# Work instructions
Reproduce the rows below with every "large boulder" renamed to "big rock" and nothing else altered. Leave the pictures out.

■ ■ ■ ■

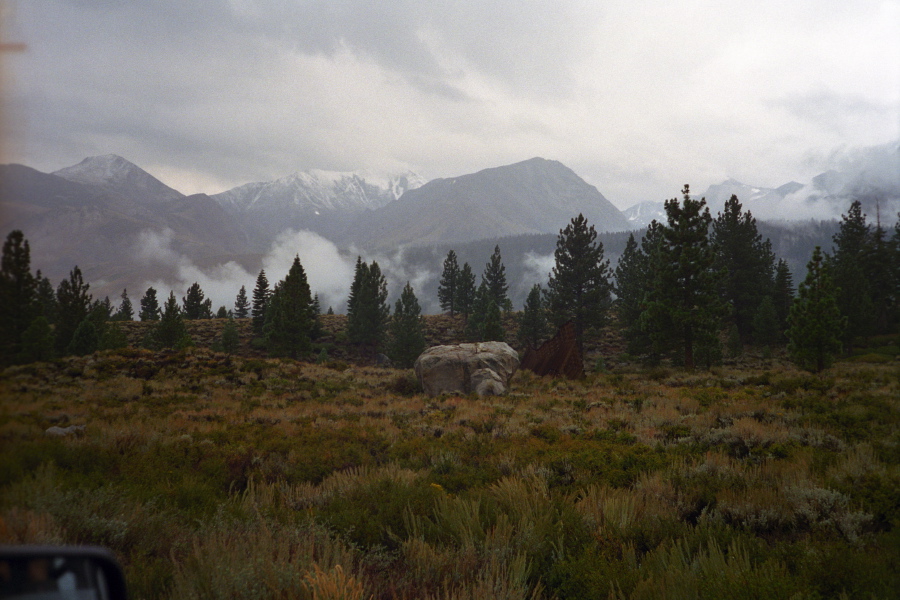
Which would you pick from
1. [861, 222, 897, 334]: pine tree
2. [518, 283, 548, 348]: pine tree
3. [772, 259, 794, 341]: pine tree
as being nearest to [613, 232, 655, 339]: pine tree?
[518, 283, 548, 348]: pine tree

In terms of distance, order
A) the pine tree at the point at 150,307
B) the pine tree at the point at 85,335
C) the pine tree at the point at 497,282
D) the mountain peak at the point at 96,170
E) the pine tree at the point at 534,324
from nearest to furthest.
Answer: the mountain peak at the point at 96,170 < the pine tree at the point at 85,335 < the pine tree at the point at 534,324 < the pine tree at the point at 150,307 < the pine tree at the point at 497,282

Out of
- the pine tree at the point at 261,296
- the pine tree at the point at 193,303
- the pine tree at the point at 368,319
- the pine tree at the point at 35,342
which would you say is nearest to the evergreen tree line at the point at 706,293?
the pine tree at the point at 368,319

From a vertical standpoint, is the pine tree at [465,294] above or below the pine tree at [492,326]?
above

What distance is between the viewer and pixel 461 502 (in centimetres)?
489

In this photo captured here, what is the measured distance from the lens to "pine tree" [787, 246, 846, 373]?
2462cm

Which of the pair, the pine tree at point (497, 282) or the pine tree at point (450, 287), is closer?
the pine tree at point (497, 282)

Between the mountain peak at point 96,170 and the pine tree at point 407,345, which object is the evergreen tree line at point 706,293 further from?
the mountain peak at point 96,170

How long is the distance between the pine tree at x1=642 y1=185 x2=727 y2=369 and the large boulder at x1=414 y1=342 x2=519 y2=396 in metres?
10.8

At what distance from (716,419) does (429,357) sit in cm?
1608

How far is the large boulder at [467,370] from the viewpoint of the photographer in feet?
71.8

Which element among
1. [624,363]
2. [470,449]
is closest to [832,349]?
[624,363]

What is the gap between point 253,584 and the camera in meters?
2.83

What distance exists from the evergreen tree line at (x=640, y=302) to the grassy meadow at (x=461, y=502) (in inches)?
23.6

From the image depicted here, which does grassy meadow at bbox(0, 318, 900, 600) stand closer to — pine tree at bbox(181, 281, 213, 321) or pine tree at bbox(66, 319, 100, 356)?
pine tree at bbox(66, 319, 100, 356)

■ ■ ■ ■

# Written solution
Which would you pick from
1. [861, 222, 897, 334]: pine tree
2. [518, 283, 548, 348]: pine tree
3. [772, 259, 794, 341]: pine tree
as being nearest to [613, 232, 655, 339]: pine tree?
[518, 283, 548, 348]: pine tree

In terms of distance, order
A) the pine tree at the point at 150,307
B) the pine tree at the point at 85,335
C) the pine tree at the point at 497,282
D) the mountain peak at the point at 96,170
E) the pine tree at the point at 534,324
from nearest to furthest.
Answer: the mountain peak at the point at 96,170 < the pine tree at the point at 85,335 < the pine tree at the point at 534,324 < the pine tree at the point at 150,307 < the pine tree at the point at 497,282

Out of
- the pine tree at the point at 261,296
- the pine tree at the point at 193,303
- the pine tree at the point at 368,319
- the pine tree at the point at 35,342
which would you say is nearest to the evergreen tree line at the point at 706,293?
the pine tree at the point at 368,319

From a vertical standpoint, is the pine tree at [465,294] above or below the pine tree at [492,326]?
above

What distance is between the viewer and pixel 461 502 (in centimetres)?
489

In this photo captured here, what is the measured distance from the lens to "pine tree" [787, 246, 846, 373]?
2462cm

Which of the pair, the pine tree at point (497, 282) or the pine tree at point (450, 287), is closer?
the pine tree at point (497, 282)

Between the mountain peak at point 96,170 and the pine tree at point 407,345, which object is the evergreen tree line at point 706,293 further from?
the mountain peak at point 96,170

How long is the distance between the pine tree at x1=642 y1=185 x2=727 y2=369 and the big rock at x1=414 y1=342 x2=519 y2=396 in metres?
10.8

At what distance from (716,419) does (429,357) sit in cm?
1608

How far is the big rock at [467,370] from the viewpoint of the photographer in feet?
71.8

Which element among
1. [624,363]
2. [470,449]
is closest to [832,349]?
[624,363]

What is the gap between point 253,584 and the camera in meters?
2.83

What distance exists from the evergreen tree line at (x=640, y=302) to the grassy meadow at (x=461, y=502) (in inches)?
23.6

From the image depicted here, which does grassy meadow at bbox(0, 318, 900, 600) stand closer to — pine tree at bbox(181, 281, 213, 321) or pine tree at bbox(66, 319, 100, 356)?
pine tree at bbox(66, 319, 100, 356)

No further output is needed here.